Resume the commentary on Solaris and broken human relationships, writing on from its final sentence.
*** Opening Source extract ***
The profundity in Solaris seems to proceed from the fact that the book is, ultimately, about the completely fucked-up nature of human relationships. Solaris really is like nothing so much as Woman in the minds of that subset of ment who are obsessed with “understanding Women.” Large chunks of the story read like a drug-trip metaphorization of the horrors of a broken, sick relationship… not with the famous memory-figures the planet’s sea extrudes into the station to haunt them, mind you—those are only mind-forms, after all, second-order effects; living ghosts haunting the men on board the ship—but with the planet itself. Solaris and the scientists have a broken relationship because the scientists are so busy insisting on understanding Solaris that they fail to realize how poorly they understand themselves. I feel a weird, invisible connection between this book and the much later book Mary Frances Wack wrote about love-sickness in Medieval Europe… both being focused on how insane men can get when they encounter some object of their desires and obsessions which they cannot control, regardless of how they try.
*** Closing Source extract ***
*** Opening Available data ***
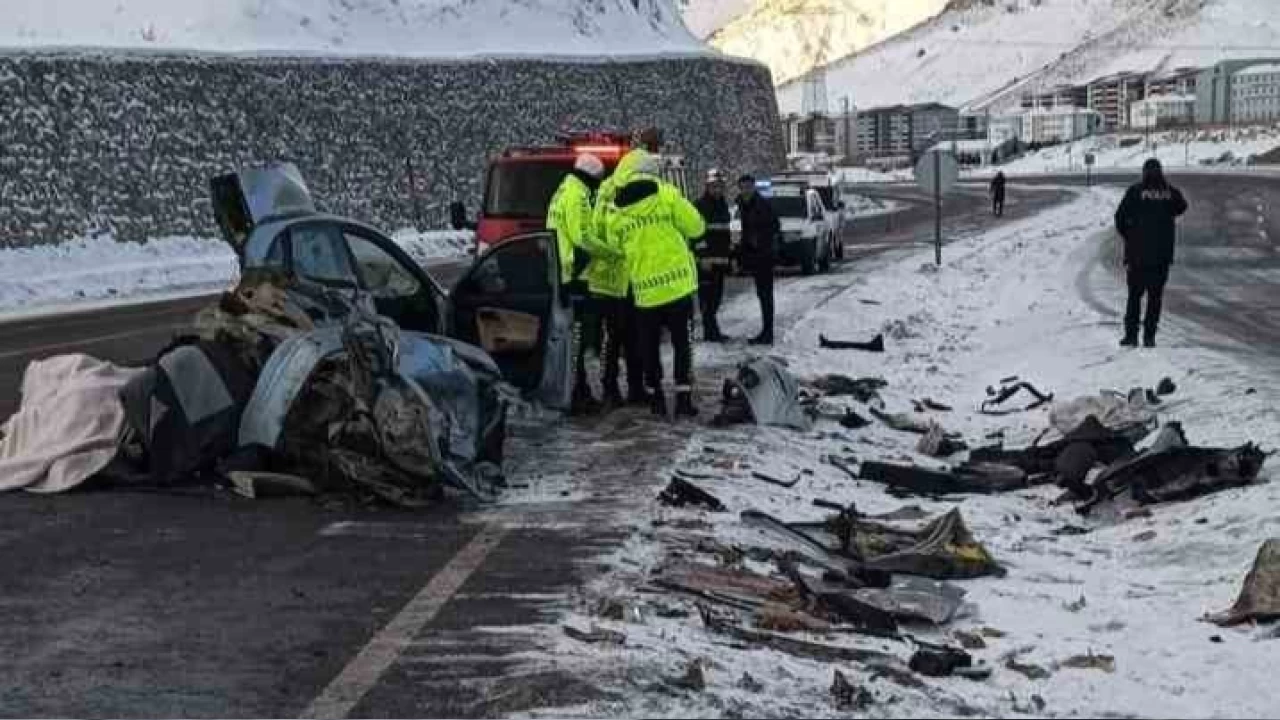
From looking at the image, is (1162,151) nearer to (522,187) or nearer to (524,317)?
(522,187)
*** Closing Available data ***
Task output =>
It’s a fascinating, weird, haunting book. Much more interesting than either of the film versions, not that I disliked either. Reading this reaffirms for me the pivotal importance of Lem in the SF literature canon, and as an author whose work deserves to be read centuries from now, as we read authors from centuries ago… something I don’t often suggest about SF authors, for a whole host of reasons.
Nikolai Gogol’s “The Viy” is a novella, not a novel, but it’s worthy of note: again, it’s a lot better than the (laughably bad) movie, especially if you’re curious about old Russian horror stories. I got a kick out of it, to be sure. It’s available in the public domain, over at the University of Adelaide. (And there’s more Gogol too, if you like “The Viy.”)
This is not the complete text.